• **Given request**:
Copy out the records below word for word, starting with the line that contains "Find anything that" and going on through the line that contains "Segment: cell. Return", with both of those lines included and nothing else.

• **Extracted records**:
## Start

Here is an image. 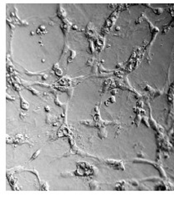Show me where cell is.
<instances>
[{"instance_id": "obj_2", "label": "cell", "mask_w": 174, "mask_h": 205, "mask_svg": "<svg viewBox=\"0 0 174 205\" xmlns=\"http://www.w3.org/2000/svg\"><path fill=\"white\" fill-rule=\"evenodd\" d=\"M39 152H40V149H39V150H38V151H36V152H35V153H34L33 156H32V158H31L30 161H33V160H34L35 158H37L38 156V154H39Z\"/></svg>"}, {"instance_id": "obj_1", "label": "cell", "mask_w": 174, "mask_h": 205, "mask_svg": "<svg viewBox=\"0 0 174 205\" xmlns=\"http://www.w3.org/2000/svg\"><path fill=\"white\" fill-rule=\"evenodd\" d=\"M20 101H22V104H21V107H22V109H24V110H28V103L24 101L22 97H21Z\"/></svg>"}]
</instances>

## End
## Start

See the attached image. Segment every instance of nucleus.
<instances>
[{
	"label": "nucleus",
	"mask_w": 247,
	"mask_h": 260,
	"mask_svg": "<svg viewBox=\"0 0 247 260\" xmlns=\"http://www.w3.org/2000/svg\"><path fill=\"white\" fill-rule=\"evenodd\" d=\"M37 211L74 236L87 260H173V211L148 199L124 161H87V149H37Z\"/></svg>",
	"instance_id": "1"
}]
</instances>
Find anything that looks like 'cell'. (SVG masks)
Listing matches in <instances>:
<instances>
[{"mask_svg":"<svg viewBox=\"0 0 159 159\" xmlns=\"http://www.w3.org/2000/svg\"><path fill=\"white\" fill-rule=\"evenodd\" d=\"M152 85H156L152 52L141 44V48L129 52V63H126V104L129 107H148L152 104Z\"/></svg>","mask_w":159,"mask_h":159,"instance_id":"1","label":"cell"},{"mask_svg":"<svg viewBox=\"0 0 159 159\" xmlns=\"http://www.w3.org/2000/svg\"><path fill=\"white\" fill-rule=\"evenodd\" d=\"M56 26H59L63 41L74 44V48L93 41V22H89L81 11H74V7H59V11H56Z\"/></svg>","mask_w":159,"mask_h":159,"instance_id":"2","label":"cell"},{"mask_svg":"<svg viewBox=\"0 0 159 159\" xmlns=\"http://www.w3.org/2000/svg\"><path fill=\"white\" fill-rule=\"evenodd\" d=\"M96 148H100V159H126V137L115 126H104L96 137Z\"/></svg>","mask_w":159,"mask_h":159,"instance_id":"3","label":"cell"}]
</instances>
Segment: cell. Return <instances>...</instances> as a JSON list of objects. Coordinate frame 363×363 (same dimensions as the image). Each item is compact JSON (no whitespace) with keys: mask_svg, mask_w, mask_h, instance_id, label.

## End

• **Solved exercise**:
Find anything that looks like 'cell'. (SVG masks)
Listing matches in <instances>:
<instances>
[{"mask_svg":"<svg viewBox=\"0 0 159 159\" xmlns=\"http://www.w3.org/2000/svg\"><path fill=\"white\" fill-rule=\"evenodd\" d=\"M152 85H156L152 52L141 44V48L129 52V63H126V104L129 107H148L152 104Z\"/></svg>","mask_w":159,"mask_h":159,"instance_id":"1","label":"cell"},{"mask_svg":"<svg viewBox=\"0 0 159 159\" xmlns=\"http://www.w3.org/2000/svg\"><path fill=\"white\" fill-rule=\"evenodd\" d=\"M56 26H59L63 41L74 44V48L93 41V22H89L81 11H74V7H59V11H56Z\"/></svg>","mask_w":159,"mask_h":159,"instance_id":"2","label":"cell"},{"mask_svg":"<svg viewBox=\"0 0 159 159\" xmlns=\"http://www.w3.org/2000/svg\"><path fill=\"white\" fill-rule=\"evenodd\" d=\"M96 148H100V159H126V137L115 126H104L96 137Z\"/></svg>","mask_w":159,"mask_h":159,"instance_id":"3","label":"cell"}]
</instances>
Segment: cell. Return <instances>...</instances> as a JSON list of objects. Coordinate frame 363×363 (same dimensions as the image). Each item is compact JSON (no whitespace) with keys: mask_svg, mask_w, mask_h, instance_id, label.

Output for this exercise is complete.